Ligue 1 - Presidential hopeful blasts football salaries
The Socialist frontrunner for France's presidential election, whose plan to introduce a 75 percent tax rate has drawn groans from France's football association, has questioned whether the quality of the national league merited such high salaries.
Hollande, who leads President Nicolas Sarkozy in polls ahead of France's two-round election in April and May, sparked a debate over the wages of top earners this week with his proposal for the new top tax rate for those earning more than 1 million euros a year.
Sportsmen are among the best paid people in France - although their salaries are generally dwarfed by the amounts handed out to their counterparts in Britain, Italy and other European countries.

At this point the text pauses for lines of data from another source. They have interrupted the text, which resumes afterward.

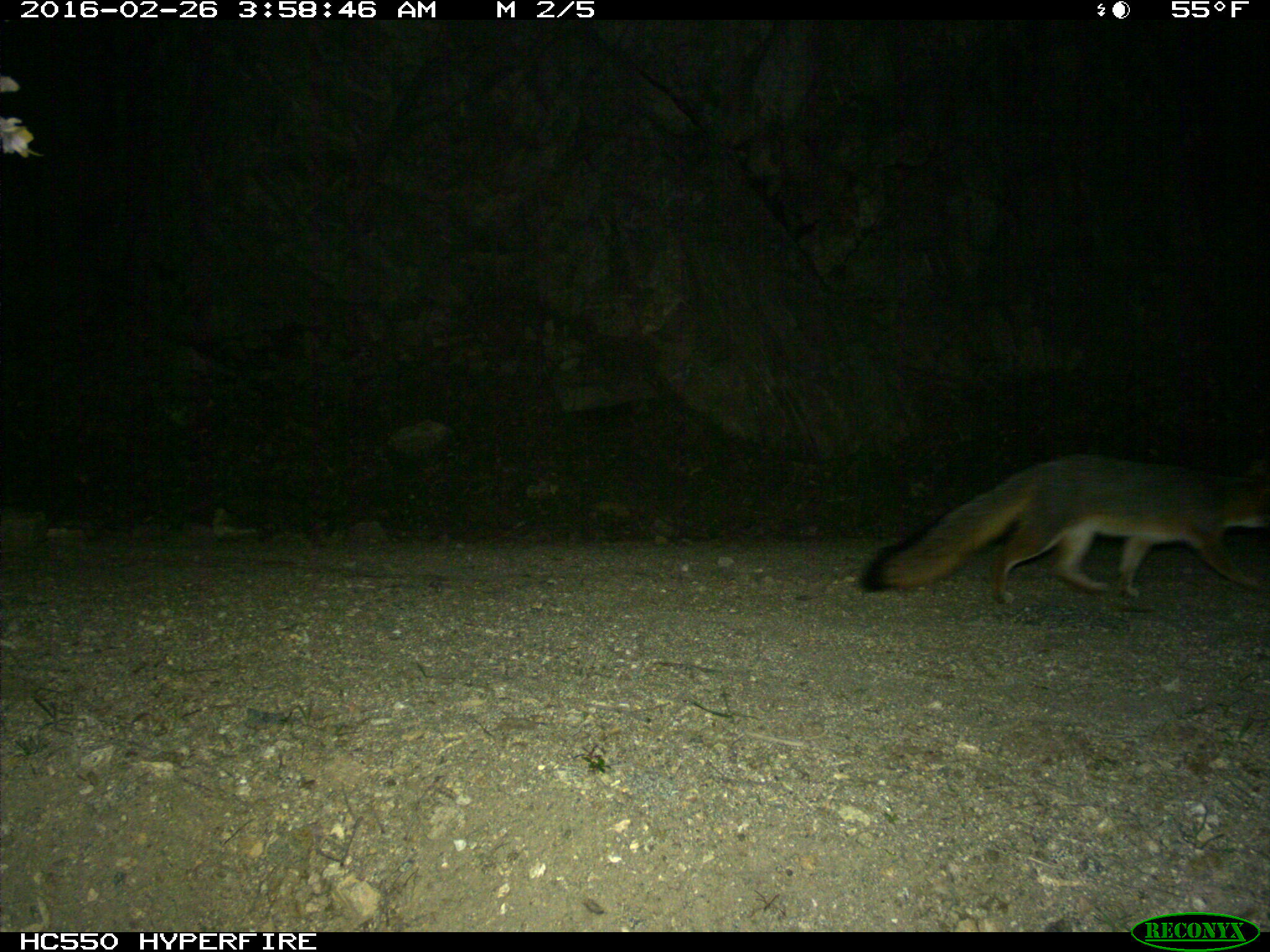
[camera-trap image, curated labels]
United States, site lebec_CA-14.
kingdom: Animalia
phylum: Chordata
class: Mammalia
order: Carnivora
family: Canidae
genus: Urocyon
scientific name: Urocyon cinereoargenteus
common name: gray fox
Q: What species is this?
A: Urocyon cinereoargenteus (gray fox).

France's highest paid footballer is Lyon's Yoann Gourcuff with an annual salary of 6.8 million euros, according to L'Equipe magazine.
"Football managers should impose a bit of order: do we have a championship whose level justifies such astronomical salaries?" Hollande asked during an interview on France 3.
Frederic Thiriez, president of France's Professional Football League (LFP), said this week that the measure would trigger the departure of up to 150 players from the top division - around a quarter of the total - sowing the seeds of the "death of French football".
But Hollande singled out the recently appointed manager of Paris St Germain: Italian Carlo Ancelotti.
"I have just learned that the coach of PSG earns 6 million euros a year: do PSG - a good team which I like a lot - have such good results that their trainer should earn that much?" he asked.
Ancelotti has not lost a game since he took over at the club more than two months ago - but PSG have drawn their last two matches.
Hollande said only 3,000 people in France would be affected by the tax.